Verizon has had little insight into a number of issues, including the terms of the contracts with key employees, that it will need to make plans for the future.

I like the theory that the goal is, really, just to optimize the existing business:

“The deal that we contemplated is about growing the company and did not start with synergies,” said Armstrong. “We will be walking through a pretty direct process about what is structure and then cost structure and there will be synergy, but it is not at the top of our list.”

That seems like a low-risk plan. They’d be the biggest site by eyeballs in the US, which ain’t bad.

Also, more coverage from Reuters on the “RemainCo” company of Alibaba and Yahoo! Japan, and a cameo from Rita McGrath in a Will Oremus’s piece at Slate:

“It’s a beautiful example of a company that has a lot of indispensable pieces, but they don’t add up to an indispensable whole,” says Rita McGrath, professor of management at Columbia Business School. Yahoo’s problems, she believes, stemmed from “a fundamental unwillingness to choose” what kind of company it wanted to be.

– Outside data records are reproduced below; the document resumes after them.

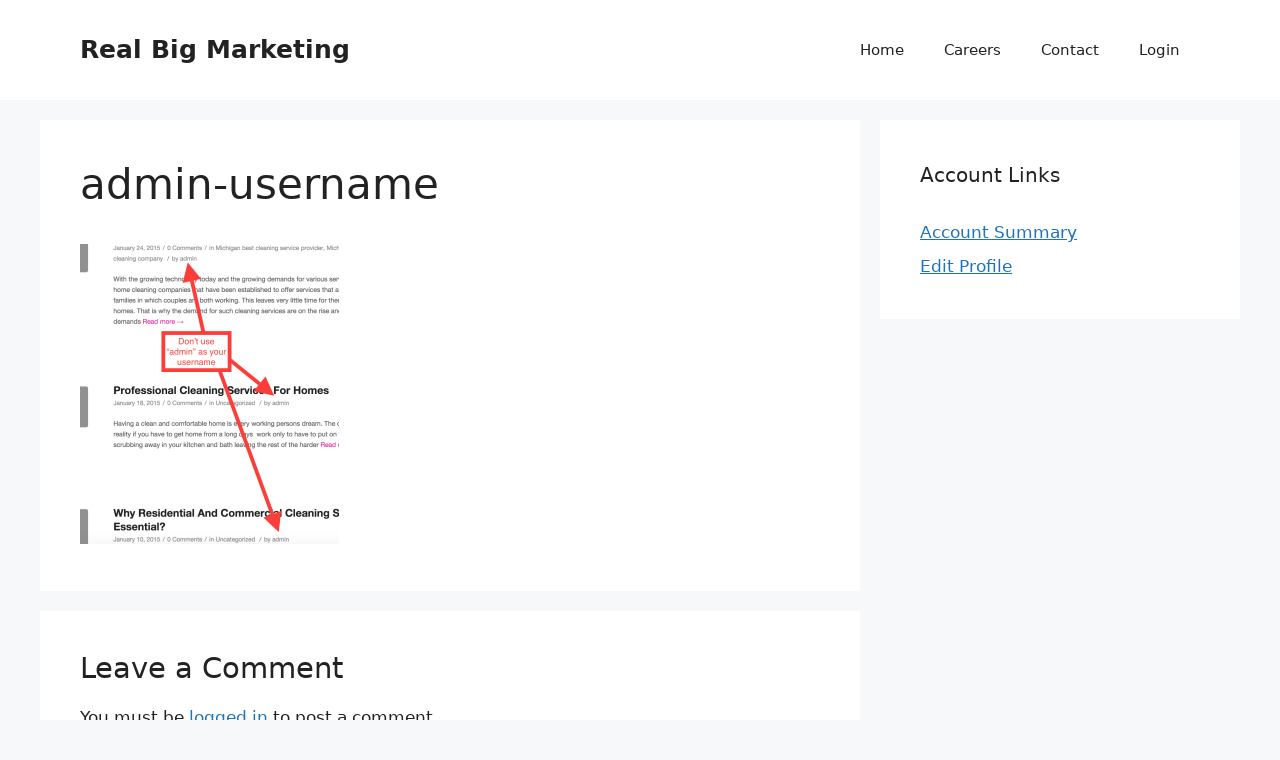

--- FILE ---
content_type: text/css; charset=UTF-8
request_url: https://realbigmarketing.com/wp-content/plugins/render-1.1-beta-2/src/assets/css/render.min.css?ver=1.1-beta-2
body_size: 288
content:
.render-sc-error{color:#ff5737}.render-accordion-section .render-accordion-section-heading{position:relative;padding:10px;margin-top:0;margin-bottom:0;cursor:pointer}.render-accordion-section .render-accordion-section-heading:hover .render-accordion-hover{visibility:visible;opacity:1}.render-accordion-section .render-accordion-section-heading .render-accordion-hover{position:absolute;top:0;bottom:0;left:0;right:0;opacity:0;visibility:hidden;-webkit-transition:all 300ms;transition:all 300ms;z-index:1}.render-accordion-section .render-accordion-section-heading .render-accordion-heading-content{position:relative;z-index:2}.render-accordion-section .render-accordion-section-content{padding:10px}.render-tabs-wrapper .render-tabs-navigation{margin:0}.render-tabs-wrapper .render-tabs-navigation .render-tabs-navigation-tab{display:inline-block;padding:2px 10px;border:1px solid;border-right-width:0;cursor:pointer;position:relative}.render-tabs-wrapper .render-tabs-navigation .render-tabs-navigation-tab:last-of-type{border-right-width:1px}.render-tabs-wrapper .render-tabs-navigation .render-tabs-navigation-tab:hover .render-tabs-navigation-tab-hover,.render-tabs-wrapper .render-tabs-navigation .render-tabs-navigation-tab.render-tabs-navigation-tab-active .render-tabs-navigation-tab-hover{opacity:1}.render-tabs-wrapper .render-tabs-navigation .render-tabs-navigation-tab .render-tabs-navigation-tab-hover{position:absolute;top:0;right:0;bottom:0;left:0;opacity:0;-webkit-transition:opacity 150ms;transition:opacity 150ms;z-index:1}.render-tabs-wrapper .render-tabs-navigation .render-tabs-navigation-tab .render-tabs-navigation-tab-content{position:relative;z-index:2}.render-tabs-wrapper .render-tabs-section-wrapper{border:1px solid;position:relative;top:-1px;padding:10px}[class^='render-button']{display:inline-block;text-decoration:none !important;position:relative;white-space:nowrap;border-width:0;cursor:pointer;-webkit-transform-style:preserve-3d;transform-style:preserve-3d}[class^='render-button']:hover .render-button-hover{visibility:visible;opacity:1}[class^='render-button'][class*='small']{font-size:12px;padding:5px 7.5px}[class^='render-button'][class*='small'][class*='rounded']{-webkit-border-radius:5px;border-radius:5px}[class^='render-button'][class*='small'][class*='rounded'] .render-button-hover{-webkit-border-radius:5px;border-radius:5px}[class^='render-button'][class*='small'][class*='icon'] .icon{left:5px}[class^='render-button'][class*='small'][class*='icon'] .content{margin-left:20px}[class^='render-button'][class*='small'] .render-button-hover{padding:5px 7.5px}[class^='render-button'][class*='medium']{font-size:15px;padding:10px 15px}[class^='render-button'][class*='medium'][class*='rounded']{-webkit-border-radius:10px;border-radius:10px}[class^='render-button'][class*='medium'][class*='rounded'] .render-button-hover{-webkit-border-radius:10px;border-radius:10px}[class^='render-button'][class*='medium'][class*='icon'] .icon{left:10px}[class^='render-button'][class*='medium'][class*='icon'] .content{margin-left:25px}[class^='render-button'][class*='medium'] .render-button-hover{padding:10px 15px}[class^='render-button'][class*='large']{font-size:20px;padding:15px 22.5px}[class^='render-button'][class*='large'][class*='rounded']{-webkit-border-radius:15px;border-radius:15px}[class^='render-button'][class*='large'][class*='rounded'] .render-button-hover{-webkit-border-radius:15px;border-radius:15px}[class^='render-button'][class*='large'][class*='icon'] .icon{left:15px}[class^='render-button'][class*='large'][class*='icon'] .content{margin-left:30px}[class^='render-button'][class*='large'] .render-button-hover{padding:15px 22.5px}[class^='render-button'][class*='ellipse']{-webkit-border-radius:50%;border-radius:50%}[class^='render-button'][class*='ellipse'] .render-button-hover{-webkit-border-radius:50%;border-radius:50%}[class^='render-button'] .icon,[class^='render-button'] .content{position:relative;display:inline-block;z-index:2}[class^='render-button'] .icon{position:absolute;top:50%;-webkit-transform:translateY(-50%);-ms-transform:translateY(-50%);transform:translateY(-50%);font-size:120%;height:auto}[class^='render-button'] .render-button-hover{position:absolute;top:0;bottom:0;left:0;right:0;opacity:0;visibility:hidden;-webkit-transition:all 300ms;transition:all 300ms;z-index:1}[class^="render-box"]{padding:10px}[class^="render-box"]:after{content:' ';display:table;clear:both}[class^="render-box"][class*="rounded"]{-webkit-border-radius:20px;border-radius:20px}[class^="render-box"][class*="ellipse"]{-webkit-border-radius:50%;border-radius:50%}.render-columns-wrapper.columns-1 .render-column-section{width:100%}.render-columns-wrapper.columns-2 .render-column-section{width:50%}.render-columns-wrapper.columns-3 .render-column-section{width:33.3333%}.render-columns-wrapper.columns-4 .render-column-section{width:25%}.render-columns-wrapper.columns-5 .render-column-section{width:20%}.render-columns-wrapper.columns-6 .render-column-section{width:16.6666%}.render-column-section{float:left;-webkit-box-sizing:border-box;-moz-box-sizing:border-box;box-sizing:border-box;margin:0;padding:10px}.render-tinymce-shortcode-wrapper.render_hide_for_users .hidden{color:#C60000}.render-tinymce-shortcode-wrapper.render_hide_for_users .visible{color:#0A7300}


--- FILE ---
content_type: application/javascript; charset=UTF-8
request_url: https://realbigmarketing.com/wp-content/plugins/render-1.1-beta-2/src/assets/js/render.min.js?ver=1.1-beta-2
body_size: -324
content:
!function(){}(jQuery),function(a){a(function(){a(".render-accordion-wrapper").each(function(){if(a(this).hasClass("render-accordion-start-closed"))return a(this).find(".render-accordion-section-content").hide(),!0;var b=0;a(this).find("> .render-accordion-section").each(function(){return b++,1===b?!0:void a(this).find("> .render-accordion-section-content").hide()})}),a(".render-accordion-section-heading").click(function(){var b=a(this).closest(".render-accordion-section").find(".render-accordion-section-content").is(":visible");a(this).closest(".render-accordion-wrapper").find(".render-accordion-section-content").hide(),b||a(this).closest(".render-accordion-section").find(".render-accordion-section-content").show()})})}(jQuery),function(a){a(function(){a(".render-tabs-section-wrapper").each(function(){var b=0;a(this).find("> .render-tab-section").each(function(){return b++,1===b?!0:void a(this).hide()})}),a(".render-tabs-navigation-tab").click(function(){var b=a(this).index(),c=a(this).closest(".render-tabs-wrapper");c.find(".render-tab-section").hide(),c.find(".render-tabs-navigation-tab.render-tabs-navigation-tab-active").removeClass("render-tabs-navigation-tab-active"),c.find(".render-tab-section:eq("+b+")").show(),c.find(".render-tabs-navigation-tab:eq("+b+")").addClass("render-tabs-navigation-tab-active")})})}(jQuery);
//# sourceMappingURL=render.min.js.map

And, 451 has their report out, by Rich Karpinski and Scott Denne. Some highlights:

  • “AOL generates roughly $1bn from its owned media properties – Yahoo pulls in 3.5x that amount.”
  • My summary of one of their points: as mobile use grows and grows, over the next 5-10 years, there’s a window for new top-dogs to emerge and take market-share. Seems like a legit theory. 451 describes the market here as: “opportunities in telecom data as a service, a market combining digital advertising, proximity marketing and an array of big-data insight services that 451 Research forecasts will grow to a $79bn addressable opportunity by 2020”
  • They’re not big on the advertising technology and networking component in Yahoo!.
  • There’s some indication that Verizon’s digital business is doing well, so maybe they’re pretty good at integration acquisitions.
  • There’s also details on the financials of “RemainCo.”

Tumblr not working out for Yahoo!

Originally purchased for $1bn in 2013, after failing to meet the $100m 2015 revenue goal, written down:

A bit of simple arithmetic puts Tumblr’s value after these writedowns at about $290 million. This is not only less than a third of its purchase price, but it’s also less than the value of Tumblr’s assets when it was acquired two years ago.

Source: Marissa Mayer promised “not to screw up” Tumblr, but she totally has

CPI case study: IBM and SoftLayer would be greater together

Data from 451 Research’s Cloud Price Index suggests that IBM is missing a trick. By going all-in and baking SoftLayer with Bluemix, IBM would gain a leading position in the market in terms of completeness of services and global availability, as well as finally delivering a single user experience.

Owen over at 451 suggests that IBM hasn’t yet merged SoftLayer into Bluemix totally, missing out on a high ranking in cloud providers (by functionality, geographic availability, etc.). Also: “The company claims $10.2bn in cloud revenue, a growth rate of 46% Y/Y, and 20,000 new users per week.”